All Projects → nghuyong → weibo-public-opinion-datasets

nghuyong / weibo-public-opinion-datasets

Licence: MIT license
Continuously updated Sina Weibo Public Opinion Datasets / 持续维护的微博舆情数据集

weibo-public-opinion-datasets

Continuously updated Sina Weibo Public Opinion Datasets (only for research)

GitHub stars GitHub issues GitHub license

The end-to-end research service platform yisukeyan.com has been launched!! Feel free to contact us!👏👏👏

Introduction

Sina Weibo is the largest Chinese public social media platform. The latest and most popular social events will be disclosed and discussed on Weibo as soon as possible. Therefore, it is of great significance to build a real-time and full-scale Weibo public opinion dataset.

At present, given specified keywords and a specified period, there are two kinds of methods for constructing Weibo tweet datasets: (1) Applying advanced search API given by Weibo; (2) Traversing all Weibo users, collecting all their tweets in the specified period, and then filtering tweets with specified keywords.

However, for the first kinds of method, due to the limitation of the Weibo search API, the result of one time search contains up to 1000 tweets, making it difficult to build large-scale datasets. As for the second kinds of method, although we could build large-scale datasets with almost no omissions, traversing all billions of Weibo users requires very long time and large bandwidth resources. In addition, a large number of Weibo users are inactive, and it makes no sense to traverse their homepages, because they may not post any tweets in the specified period.

To alleviate these limitations, we propose a novel method to construct Weibo tweet datasets, which can build large-scale datasets with high construction efficiency. Specifically, we first build and dynamically maintain a high-quilty Weibo active user pool (just a small part of all users), and then we only traverse these users and collect all their tweets with specified keywords in the specified period.

Weibo Active User Pool

Based on init seed users and continuous expansion through social relationships, we first build a Weibo user pool including more than 250 million users. The active Weibo user pool is constructed based on Weibo user pool and follow 4 rules:
Item Rule Item Rule
Follows number > 50 Tweets number > 50
Fans number > 50 Recent post < 30 days

Finally, we build a Weibo active user pool with 20 million users, accounting for 8% of the total number of weibo users.

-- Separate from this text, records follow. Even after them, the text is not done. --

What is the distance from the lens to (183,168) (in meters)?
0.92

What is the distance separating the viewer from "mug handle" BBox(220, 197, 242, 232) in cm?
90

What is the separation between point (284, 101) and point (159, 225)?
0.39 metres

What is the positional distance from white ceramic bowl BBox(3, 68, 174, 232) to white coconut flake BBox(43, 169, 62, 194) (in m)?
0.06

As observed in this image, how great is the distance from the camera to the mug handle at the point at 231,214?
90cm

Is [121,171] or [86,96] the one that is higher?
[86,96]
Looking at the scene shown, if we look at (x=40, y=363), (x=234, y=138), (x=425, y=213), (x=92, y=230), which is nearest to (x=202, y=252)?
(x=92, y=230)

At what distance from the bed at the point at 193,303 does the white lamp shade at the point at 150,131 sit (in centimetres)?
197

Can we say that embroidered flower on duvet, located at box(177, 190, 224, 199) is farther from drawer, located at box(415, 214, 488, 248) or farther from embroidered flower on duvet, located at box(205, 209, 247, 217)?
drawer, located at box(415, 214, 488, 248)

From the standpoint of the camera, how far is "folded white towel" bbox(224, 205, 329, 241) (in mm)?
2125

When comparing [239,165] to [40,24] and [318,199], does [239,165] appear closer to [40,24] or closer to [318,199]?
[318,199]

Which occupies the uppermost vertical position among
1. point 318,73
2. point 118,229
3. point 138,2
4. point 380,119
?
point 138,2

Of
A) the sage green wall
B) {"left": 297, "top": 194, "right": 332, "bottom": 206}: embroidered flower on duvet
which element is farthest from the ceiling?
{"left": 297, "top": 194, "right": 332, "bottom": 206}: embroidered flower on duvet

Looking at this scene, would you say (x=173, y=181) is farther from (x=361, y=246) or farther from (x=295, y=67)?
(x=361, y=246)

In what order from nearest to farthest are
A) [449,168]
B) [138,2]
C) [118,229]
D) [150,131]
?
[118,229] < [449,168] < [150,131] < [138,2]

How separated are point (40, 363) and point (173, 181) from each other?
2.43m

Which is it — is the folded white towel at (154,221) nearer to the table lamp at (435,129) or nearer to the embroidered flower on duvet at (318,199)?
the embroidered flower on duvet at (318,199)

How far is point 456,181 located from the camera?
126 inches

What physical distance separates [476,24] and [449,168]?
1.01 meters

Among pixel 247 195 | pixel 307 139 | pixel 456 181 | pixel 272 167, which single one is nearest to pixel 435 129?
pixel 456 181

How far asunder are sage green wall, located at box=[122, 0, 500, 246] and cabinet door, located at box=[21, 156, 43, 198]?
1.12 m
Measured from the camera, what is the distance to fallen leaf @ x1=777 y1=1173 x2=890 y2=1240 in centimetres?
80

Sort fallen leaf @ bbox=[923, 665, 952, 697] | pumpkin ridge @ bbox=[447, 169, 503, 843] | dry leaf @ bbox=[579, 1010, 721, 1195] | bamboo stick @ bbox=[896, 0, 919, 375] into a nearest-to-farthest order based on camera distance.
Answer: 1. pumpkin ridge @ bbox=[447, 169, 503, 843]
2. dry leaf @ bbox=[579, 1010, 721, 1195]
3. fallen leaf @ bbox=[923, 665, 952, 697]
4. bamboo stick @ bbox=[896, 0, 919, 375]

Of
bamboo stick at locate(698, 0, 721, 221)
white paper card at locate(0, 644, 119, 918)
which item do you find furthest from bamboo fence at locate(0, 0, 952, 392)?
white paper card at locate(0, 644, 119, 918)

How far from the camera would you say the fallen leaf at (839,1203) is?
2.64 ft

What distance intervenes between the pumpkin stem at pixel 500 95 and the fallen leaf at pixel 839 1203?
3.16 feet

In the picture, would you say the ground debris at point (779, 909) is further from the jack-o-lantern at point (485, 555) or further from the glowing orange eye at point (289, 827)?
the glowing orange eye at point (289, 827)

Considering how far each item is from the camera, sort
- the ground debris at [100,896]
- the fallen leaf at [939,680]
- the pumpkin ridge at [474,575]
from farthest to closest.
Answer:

Weibo Public Opinion Datasets

⚠️Note that the following datasets all have been desensitized

Weibo-COV

Paper: Weibo-COV: A Large-Scale COVID-19 Social Media Dataset from Weibo

News

[UPDATE-2021-01-18] We released Weibo-COV V2, including 20 million Weibo active user pool!

[UPDATE-2020-12-30] We have received over 130 applications from all over the word!! Weibo-COV has supported more than 30 publications and more than 100 programs! Weibo-COV V2 is coming soon!! If you have some advices, feel free to email me!

[UPDATE-2020-10-06] Our paper about this dataset has been accepted by the 1st Workshop on NLP for COVID-19 (Part 2) at EMNLP2020.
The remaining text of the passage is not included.